Escaping the ties that bind

As a child Hannah was sent to live with grandparents. “She gave birth to me, but I was not with her; I was with her relatives in the east.”  She spent weekends and holidays with her mother, then from 17 years resided full-time with her. Hannah has “quite a few memories” of physical abuse, the earliest when she was two years.

At 14 years her mother told her she was not pretty. Comments were made about not having “good hair” or fairer skin. Hannah has never known her father and this part of her history remains a mystery despite enquiries.

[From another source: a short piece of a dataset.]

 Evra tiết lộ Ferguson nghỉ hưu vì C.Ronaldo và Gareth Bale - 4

The volatile relationship with her mother has caused Hannah to separate from her mother to preserve her mental health. “I was constantly moving in and out of the house…”

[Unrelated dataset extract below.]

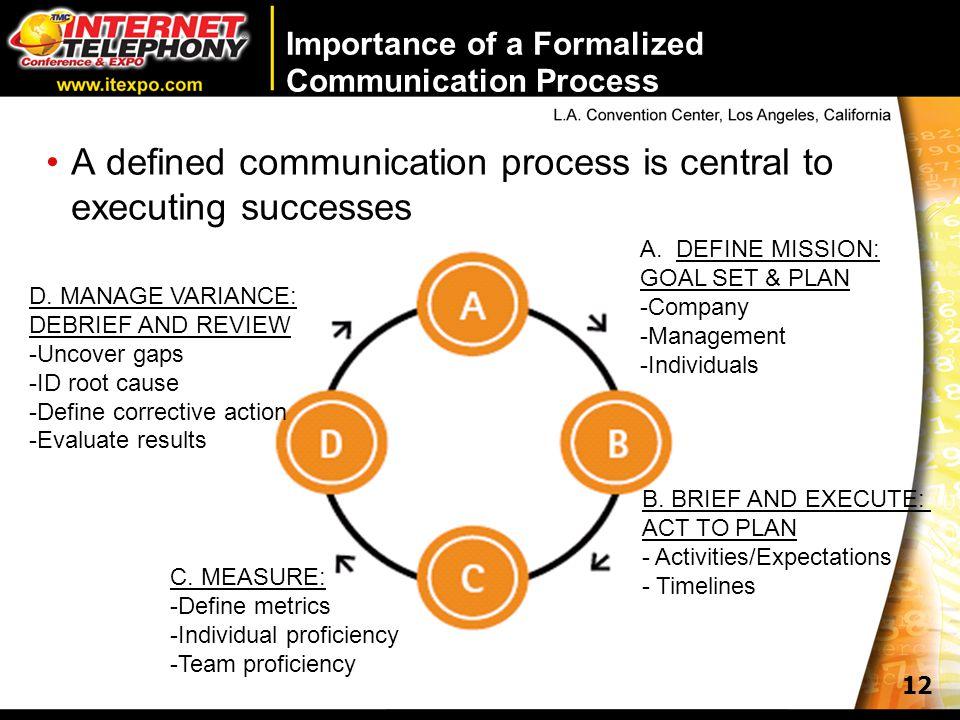 12 Importance of a Formalized Communication Process C.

She estimated between her 20’s and 30’s she has fled and returned four times. In her 20’s she rationalised that the treatment given was because of her mother’s “own insecurities and problems in her personal life”.

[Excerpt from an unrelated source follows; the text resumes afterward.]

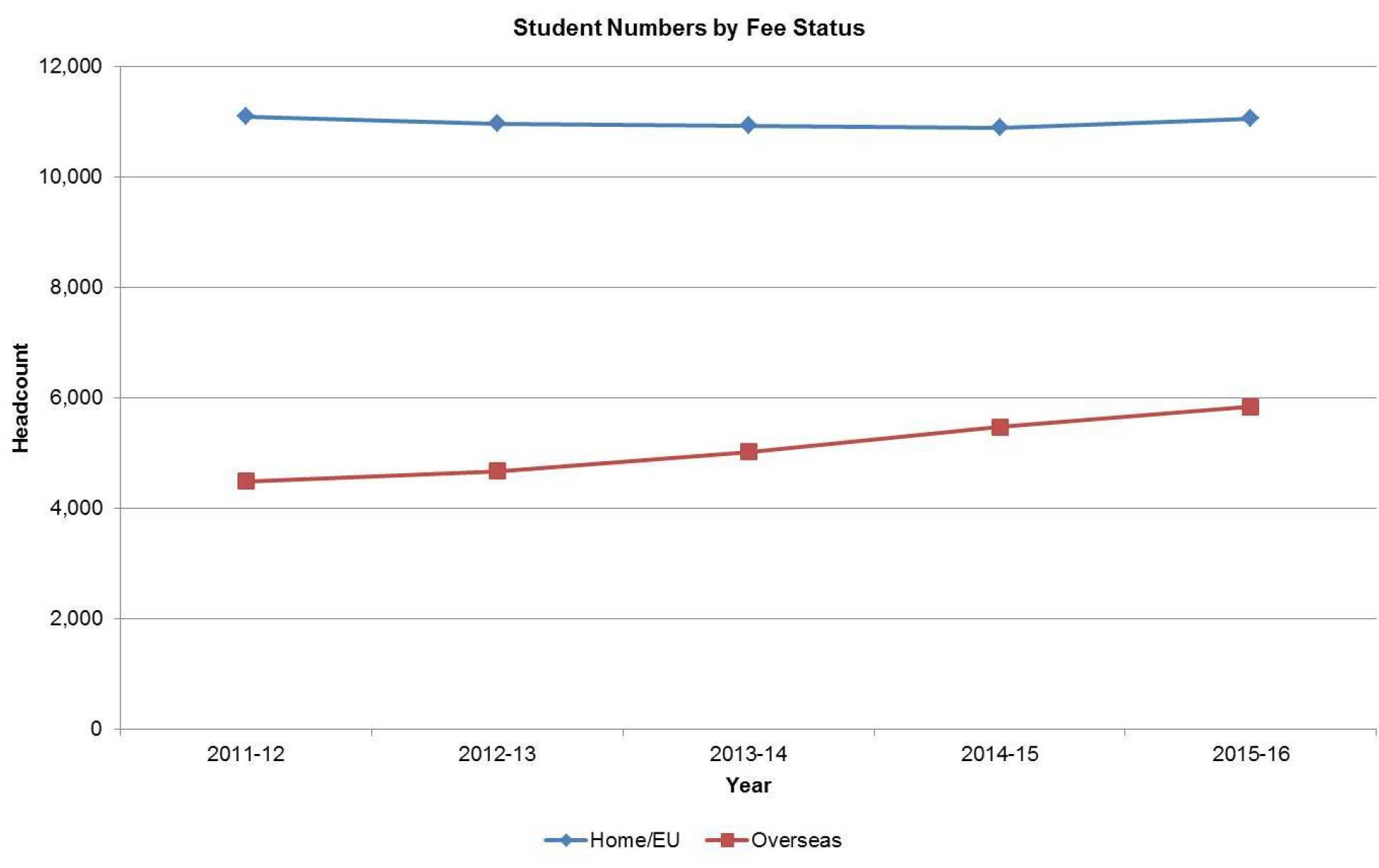 Student Fee Status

Someone Hannah considers a maternal figure has tried to help her come to terms with the relationship urging her as “a good Catholic” to forgive. “Even when my mother was not talking to me, she was there.”

Her need to escape prompted a marriage which was done without informing her mother or friends. “For me it was like I poured my whole world into one person for a short time, and I felt safe, I felt protected especially from mummy. I felt like he could protect me from a lot of things. Looking at it now, it was more of a father-daughter thing…to a great extent it is still like that.”

The marriage took her to another country for a time, but cohabitation did not last. “I still had all my insecurities; I was a mess.” She admits that her conduct was not good and there was a feeling of victimhood. She returned to Trinidad.

Hannah’s mother became extremely ill in 2017 and had to stop working. She was diagnosed with cancer, and it was life or death if she did not have immediate treatment. After surgery was performed Hannah, who runs her own business, became the full-time caregiver. She shuttled her mother to doctor’s appointments, for treatments, bought medications, supplements. She cleaned and clothed her when she was too weak. Verbal and physical abuse however resumed when she was stronger.

“Love and charity, are service, helping others, serving others. There are many people who spend their lives in this way, in the service of others. … When you forget yourself and think of others, this is love! And with the washing of the feet the Lord teaches us to be servants, and above all, servants as He was a servant to us, for every one of us.” —Pope Francis, March 12, 2016.